現在無職
「つまり、仏壇っていうのはな、ワープ穴みたいなもんだよ」
そう、『限定特価』という値札のついた黒檀の直置き仏壇の前で、スーツすがたの男性が人差し指を立て、ほほえんだ。
彼は、店員でもなければセールスマンでもない。
「へー」
ぽかん、とした顔でそうこぼした女性こそ、目の前の仏壇を売るべきこの店の人間──店員ではなく、ただの店番──だった。
男性が講釈をたれた相手も、べつにこの女性ではない。
男性よりはぐっと若い、見目のいい青年だ。
最新型の薄型PCをつねに携帯してバリバリと仕事をしていそうなビジネスマン、といった風情である。

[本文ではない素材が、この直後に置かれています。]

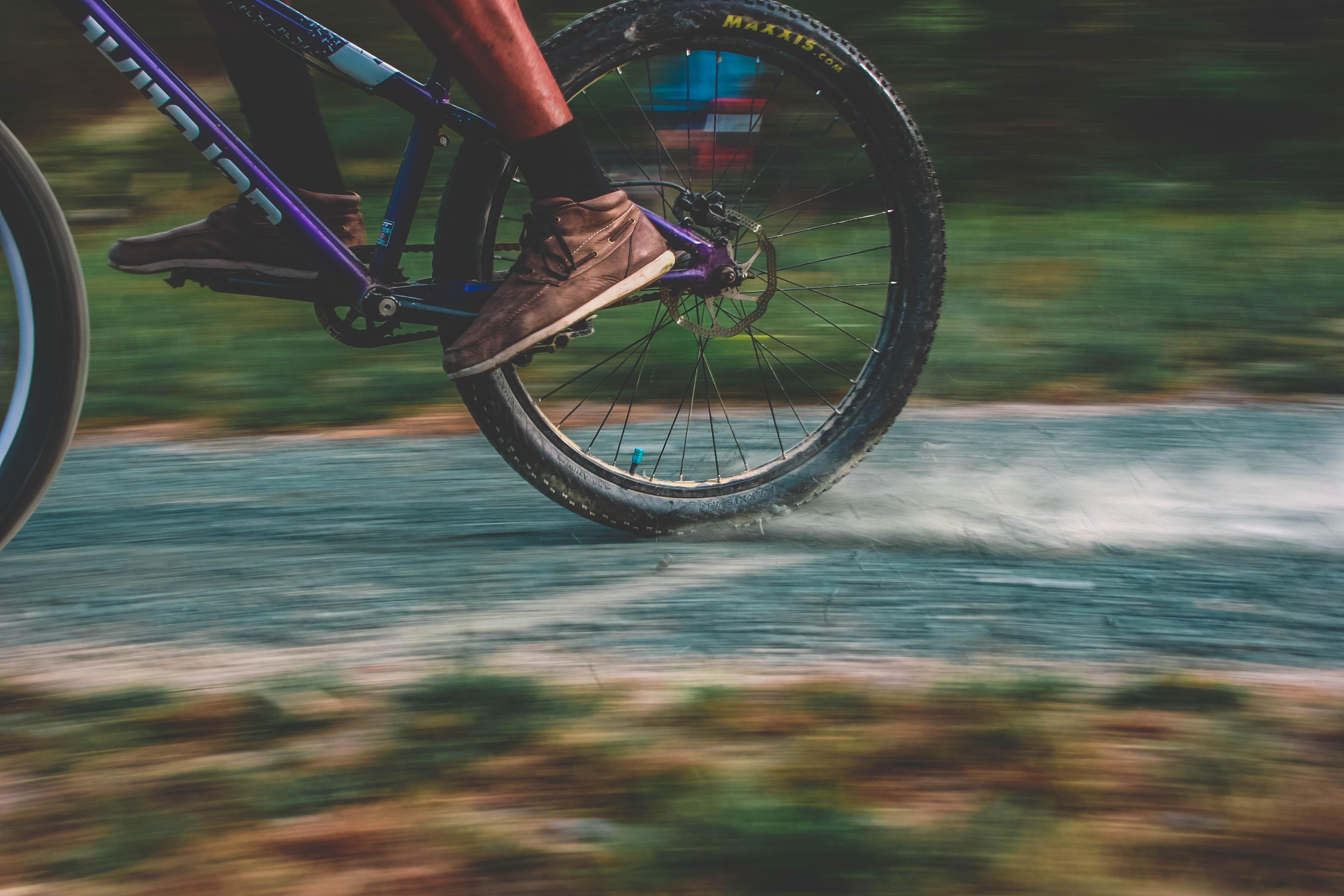 Cykelhjul på väg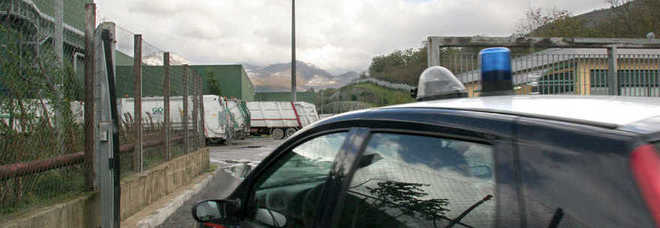 Nell 39 auto di tre rumeni un kit per svaligiare le case il for Tre kit di garage per auto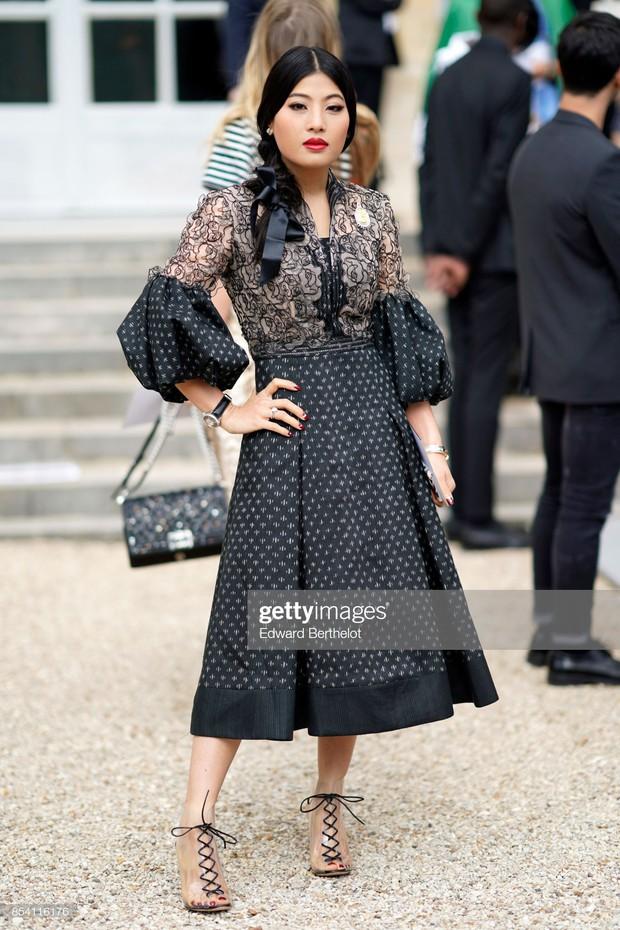 """Gái út của vị vua Thái mới lập """"vợ lẽ"""": Phong cách thời trang bỏ xa các nữ nhân Hoàng tộc khác về độ chất chơi và táo bạo - Ảnh 8."""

どうあっても、地方の、古くさい個人経営の仏壇屋などに買い物にくるようなタイプではなかった。
店番こと、サユリは、いまだ目の前で起きていることが、ぴんとこない。
もしかしたら夢ではないかとおもう。
うっかり眠り込んでも仕方がないくらい、ひまな店なのだ。
いっそ、店番なんていらないだろう、とおもうくらい。
──話は、二週間ほど前に遡る。
「あんた、ひまでしょう。実家に帰るから、いっしょに来なさい」
そう母に言われたとき、サユリはひま呼ばわりに傷つくよりも、両親離婚の危機か、とぎょっとした。
べつに、両親がそろってないと困るという年ではない。
いつか結婚するとしたら、結婚式で少々、格好がつかないかな、というくらいだ。
「実家って、小倉の?」
「そうよ。せっかく当たった豪華海外旅行、私と行け、とか父さんが言ってるらしくって」
「えー行くの? いいなー」
「行くわけないでしょ。夫婦そろって行かせてやろうとおもって応募したのに。お店閉めて行けないって言うの。どうせ売れないのにね」
「店番しに行くのかー。わざわざ?」
「あんたも来て。接客、やってたでしょ。私は事務仕事しか経験ないから、そういうの苦手で」
「接客って……超畑ちがいなんだけど──」
ファーストフード店で店員として働いていたが、その店舗が先月いっぱいで閉店してしまった。
よって、サユリは、現在無職。
ひまと言えば、ひまだが。
今後について真剣に頭を悩ませている日々、と言えなくもない。